What needs to be done
Set out each line from the following listing that includes the word "data".
☆ ☆ ☆ ☆
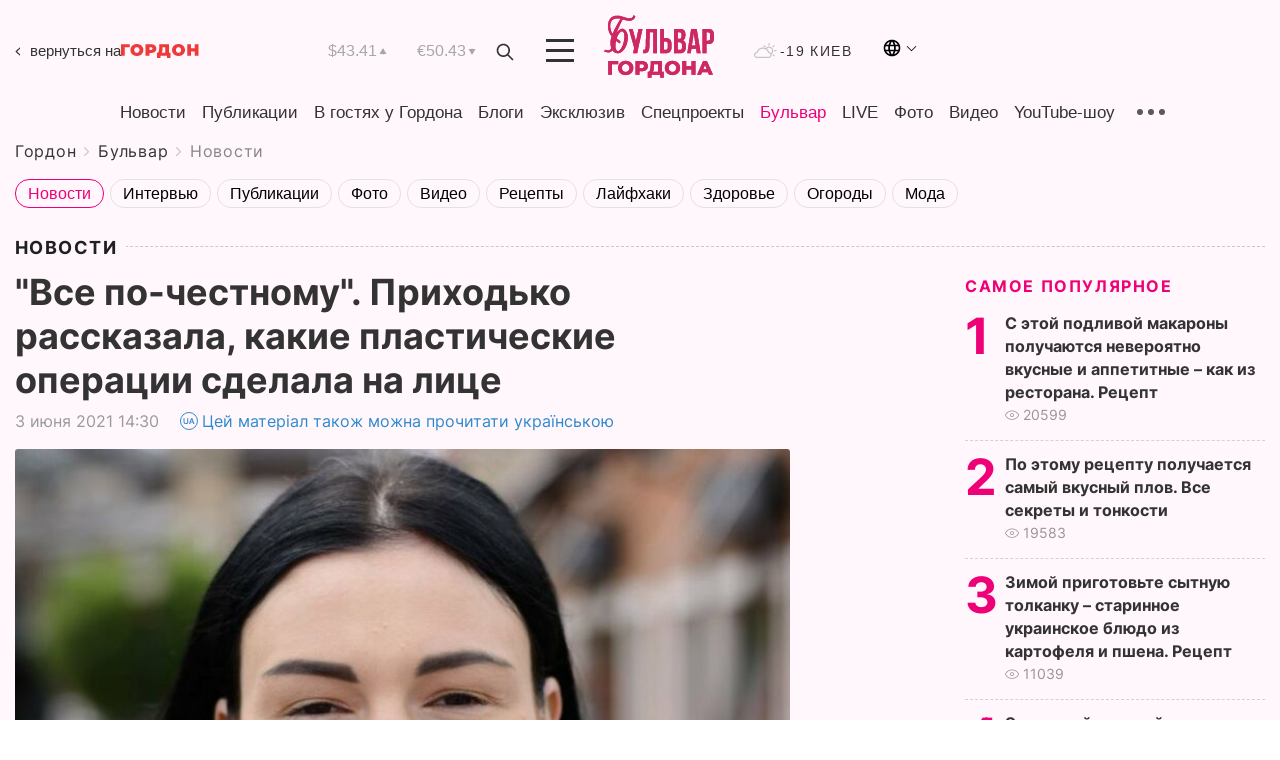

--- FILE ---
content_type: text/html; charset=utf-8
request_url: https://www.google.com/recaptcha/api2/aframe
body_size: 266
content:
<!DOCTYPE HTML><html><head><meta http-equiv="content-type" content="text/html; charset=UTF-8"></head><body><script nonce="KBR80GSizJnmEDxkK0f-HQ">/** Anti-fraud and anti-abuse applications only. See google.com/recaptcha */ try{var clients={'sodar':'https://pagead2.googlesyndication.com/pagead/sodar?'};window.addEventListener("message",function(a){try{if(a.source===window.parent){var b=JSON.parse(a.data);var c=clients[b['id']];if(c){var d=document.createElement('img');d.src=c+b['params']+'&rc='+(localStorage.getItem("rc::a")?sessionStorage.getItem("rc::b"):"");window.document.body.appendChild(d);sessionStorage.setItem("rc::e",parseInt(sessionStorage.getItem("rc::e")||0)+1);localStorage.setItem("rc::h",'1768801218070');}}}catch(b){}});window.parent.postMessage("_grecaptcha_ready", "*");}catch(b){}</script></body></html>

--- FILE ---
content_type: application/javascript; charset=utf-8
request_url: https://fundingchoicesmessages.google.com/f/AGSKWxVP_zZgRlrLFk_oY_vLwno67woxhVp2ZIVk6czWV0Eae-u5P9ZnnU2dJk4bU6vsOSBGVN3T1tm8t5NWUuYutl3iHZamn1y0kZe8Sroa954PKvjMHiqSyKvAyl48HAprEYFV-4-zE-eoS3ncZnA1S6_avekhn7vZnZegOVfq21wk59E00ngtc91byxic/_/AudienceNetworkPrebid._120x600-/adv_display./masterad..net/ads?
body_size: -1292
content:
window['99a0509a-e436-49e7-9319-18c9a0b42b65'] = true;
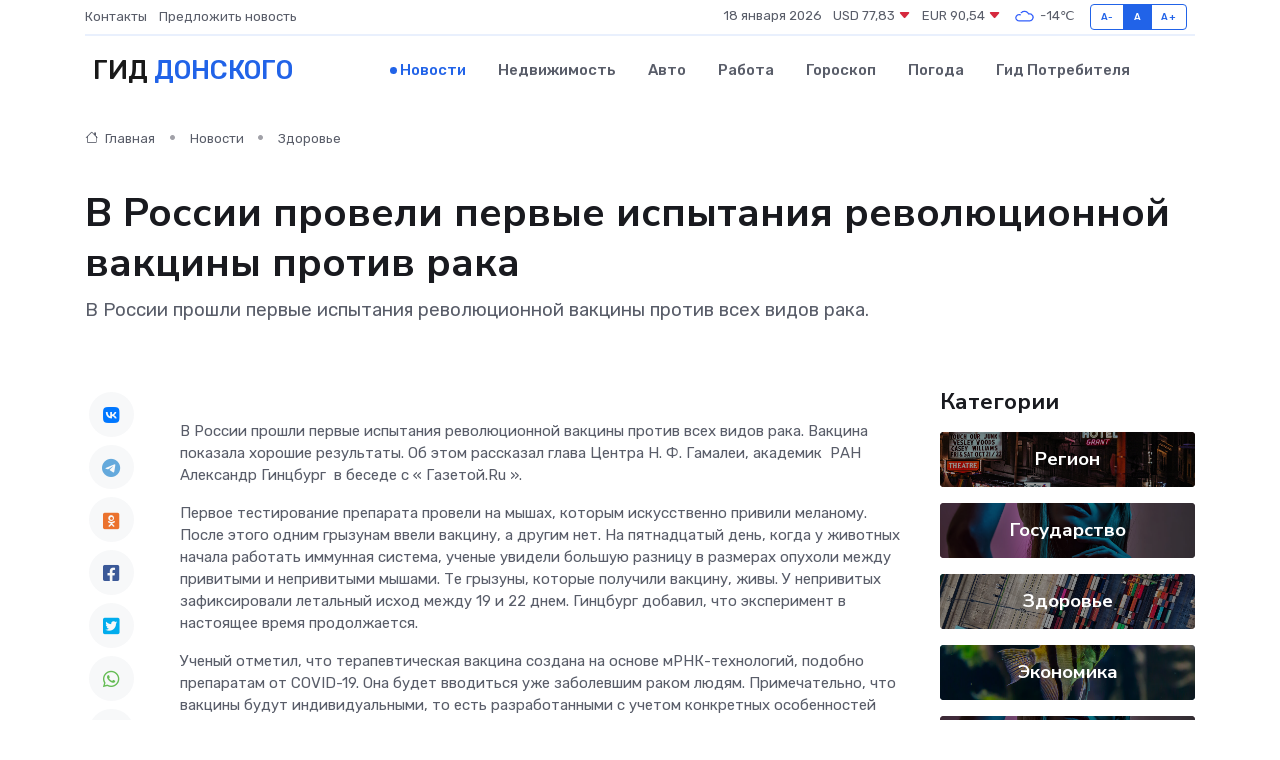

--- FILE ---
content_type: text/html; charset=utf-8
request_url: https://www.google.com/recaptcha/api2/aframe
body_size: 266
content:
<!DOCTYPE HTML><html><head><meta http-equiv="content-type" content="text/html; charset=UTF-8"></head><body><script nonce="d4rLjSiwwxwnS0EZb6czuQ">/** Anti-fraud and anti-abuse applications only. See google.com/recaptcha */ try{var clients={'sodar':'https://pagead2.googlesyndication.com/pagead/sodar?'};window.addEventListener("message",function(a){try{if(a.source===window.parent){var b=JSON.parse(a.data);var c=clients[b['id']];if(c){var d=document.createElement('img');d.src=c+b['params']+'&rc='+(localStorage.getItem("rc::a")?sessionStorage.getItem("rc::b"):"");window.document.body.appendChild(d);sessionStorage.setItem("rc::e",parseInt(sessionStorage.getItem("rc::e")||0)+1);localStorage.setItem("rc::h",'1768746105721');}}}catch(b){}});window.parent.postMessage("_grecaptcha_ready", "*");}catch(b){}</script></body></html>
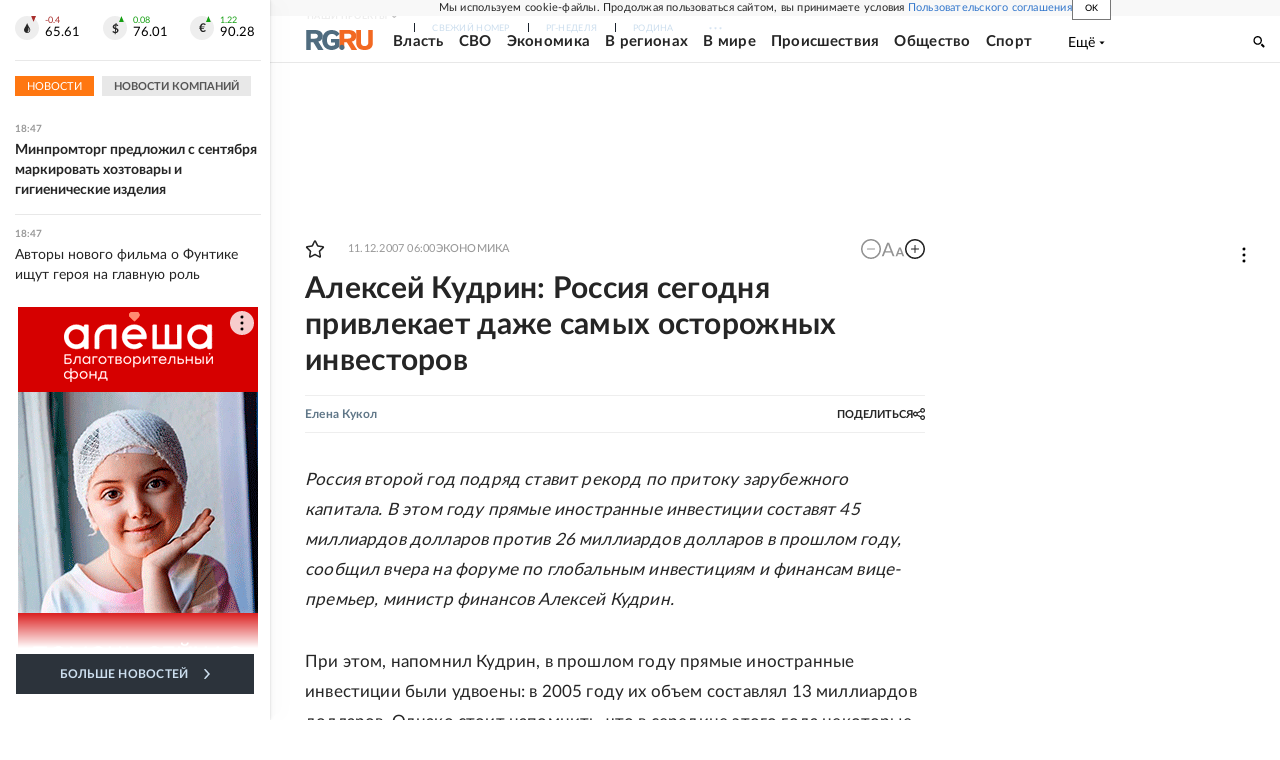

--- FILE ---
content_type: text/html
request_url: https://tns-counter.ru/nc01a**R%3Eundefined*rg_ru/ru/UTF-8/tmsec=mx3_rg_ru/814884981***
body_size: 17
content:
5554703F69778DDAG1769442778:5554703F69778DDAG1769442778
☆ ☆ ☆ ☆
Task result
<!DOCTYPE HTML><html><head><meta http-equiv="content-type" content="text/html; charset=UTF-8"></head><body><script nonce="KBR80GSizJnmEDxkK0f-HQ">/** Anti-fraud and anti-abuse applications only. See google.com/recaptcha */ try{var clients={'sodar':'https://pagead2.googlesyndication.com/pagead/sodar?'};window.addEventListener("message",function(a){try{if(a.source===window.parent){var b=JSON.parse(a.data);var c=clients[b['id']];if(c){var d=document.createElement('img');d.src=c+b['params']+'&rc='+(localStorage.getItem("rc::a")?sessionStorage.getItem("rc::b"):"");window.document.body.appendChild(d);sessionStorage.setItem("rc::e",parseInt(sessionStorage.getItem("rc::e")||0)+1);localStorage.setItem("rc::h",'1768801218070');}}}catch(b){}});window.parent.postMessage("_grecaptcha_ready", "*");}catch(b){}</script></body></html>
<!DOCTYPE HTML><html><head><meta http-equiv="content-type" content="text/html; charset=UTF-8"></head><body><script nonce="d4rLjSiwwxwnS0EZb6czuQ">/** Anti-fraud and anti-abuse applications only. See google.com/recaptcha */ try{var clients={'sodar':'https://pagead2.googlesyndication.com/pagead/sodar?'};window.addEventListener("message",function(a){try{if(a.source===window.parent){var b=JSON.parse(a.data);var c=clients[b['id']];if(c){var d=document.createElement('img');d.src=c+b['params']+'&rc='+(localStorage.getItem("rc::a")?sessionStorage.getItem("rc::b"):"");window.document.body.appendChild(d);sessionStorage.setItem("rc::e",parseInt(sessionStorage.getItem("rc::e")||0)+1);localStorage.setItem("rc::h",'1768746105721');}}}catch(b){}});window.parent.postMessage("_grecaptcha_ready", "*");}catch(b){}</script></body></html>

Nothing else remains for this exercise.